Information and network security are provided by modern electronic cryptosystems by using complex mathematical algorithms along with additional methods and systems. The following basic technologies are usually used by the modern cryptographic-based security methods to offer security functions:
- Digital signatures
- Encryption algorithms
- Functions of HMAC or Hashed Message Authentication Code
- Message digest functions
- Secret key exchange algorithms
Public key infrastructure: Basic components
A public key infrastructure commonly known as the PKI gives the framework of standards, protocols, services, and technology to enable you to manage and deploy a robust and scalable information security system using PKI technology. The basic components of PKI include certification authorities, lists of certificate revocation, and digital certificates. A public key infrastructure has to be built before widespread use, and managing of public key cryptography is easily possible on public networks. With no PKI in place, it is in general not suitable to have a public key technology for deployment in large-scale enterprises.

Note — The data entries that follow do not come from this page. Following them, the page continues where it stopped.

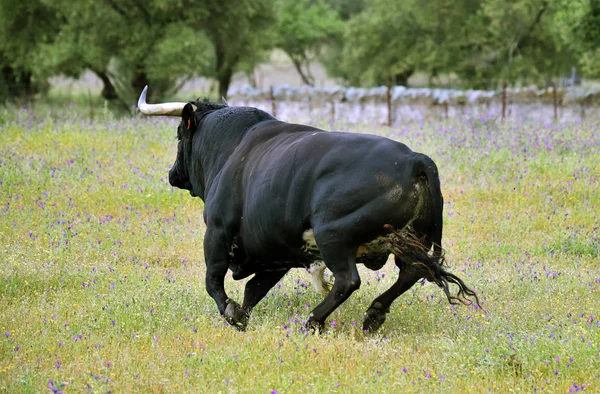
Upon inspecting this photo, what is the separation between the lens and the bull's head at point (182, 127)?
7.88 m

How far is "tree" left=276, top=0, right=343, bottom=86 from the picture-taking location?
53.1m

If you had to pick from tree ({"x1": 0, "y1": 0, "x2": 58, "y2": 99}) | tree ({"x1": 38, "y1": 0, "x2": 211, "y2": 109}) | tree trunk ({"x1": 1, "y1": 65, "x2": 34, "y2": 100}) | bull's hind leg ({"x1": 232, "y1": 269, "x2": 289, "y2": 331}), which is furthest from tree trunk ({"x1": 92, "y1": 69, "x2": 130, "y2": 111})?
bull's hind leg ({"x1": 232, "y1": 269, "x2": 289, "y2": 331})

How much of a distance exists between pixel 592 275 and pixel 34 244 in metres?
5.81

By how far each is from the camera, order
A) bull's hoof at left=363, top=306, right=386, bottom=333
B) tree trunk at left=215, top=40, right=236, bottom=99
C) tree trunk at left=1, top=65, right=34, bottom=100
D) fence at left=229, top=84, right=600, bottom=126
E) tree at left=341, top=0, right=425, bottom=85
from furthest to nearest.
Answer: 1. tree at left=341, top=0, right=425, bottom=85
2. tree trunk at left=1, top=65, right=34, bottom=100
3. tree trunk at left=215, top=40, right=236, bottom=99
4. fence at left=229, top=84, right=600, bottom=126
5. bull's hoof at left=363, top=306, right=386, bottom=333

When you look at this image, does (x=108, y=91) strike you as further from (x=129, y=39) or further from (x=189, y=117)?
(x=189, y=117)

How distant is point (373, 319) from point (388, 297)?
8.6 inches

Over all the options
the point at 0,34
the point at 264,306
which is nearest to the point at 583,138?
the point at 264,306

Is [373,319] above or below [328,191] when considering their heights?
below

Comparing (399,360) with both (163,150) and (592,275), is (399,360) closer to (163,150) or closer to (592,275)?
(592,275)

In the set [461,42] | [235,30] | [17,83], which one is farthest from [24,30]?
[461,42]

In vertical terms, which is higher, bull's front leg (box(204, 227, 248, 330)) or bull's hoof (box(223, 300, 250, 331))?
bull's front leg (box(204, 227, 248, 330))

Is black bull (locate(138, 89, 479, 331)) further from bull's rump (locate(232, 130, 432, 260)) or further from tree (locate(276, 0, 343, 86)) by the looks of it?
tree (locate(276, 0, 343, 86))

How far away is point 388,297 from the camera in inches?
257

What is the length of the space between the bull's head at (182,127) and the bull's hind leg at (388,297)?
2432mm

Risk factors associated with cryptography systems
There is, of course, no simple formula or way to determine how safe it is to use a specific cryptosystem against malicious attackers and potential compromises in security. Nevertheless, the following aspects usually affect the threats of successful cryptosystem attacks:
Sum of plaintext known to cyber attackers
- Key lifetimes
- Public key length
- Randomness of keys generated
- Private keys’ secure storage
- Security protocols’ strength
- Strength of implementation of the security technology
- Symmetric key length
Restrictions on cryptography export
Export restrictions are often imposed on cryptography for security reasons. Many governments, including the US government, currently have an export restriction in place on encryption technology. Many governments also impose import restrictions on technologies related to encryption. Thus, it is essential to review whether the encryption you are using is allowed in your country, along with the real potential or effectiveness of that encryption, as security varies as per the restrictions of encryption export or import for a particular geographical area.
In Domain 2 of the CISSP exams, there is a section named Determination of Data Security Controls that covers in detail the data security controls in its four sub-sections: Baselines, Scoping and Tailoring, Standard Selection and Cryptography.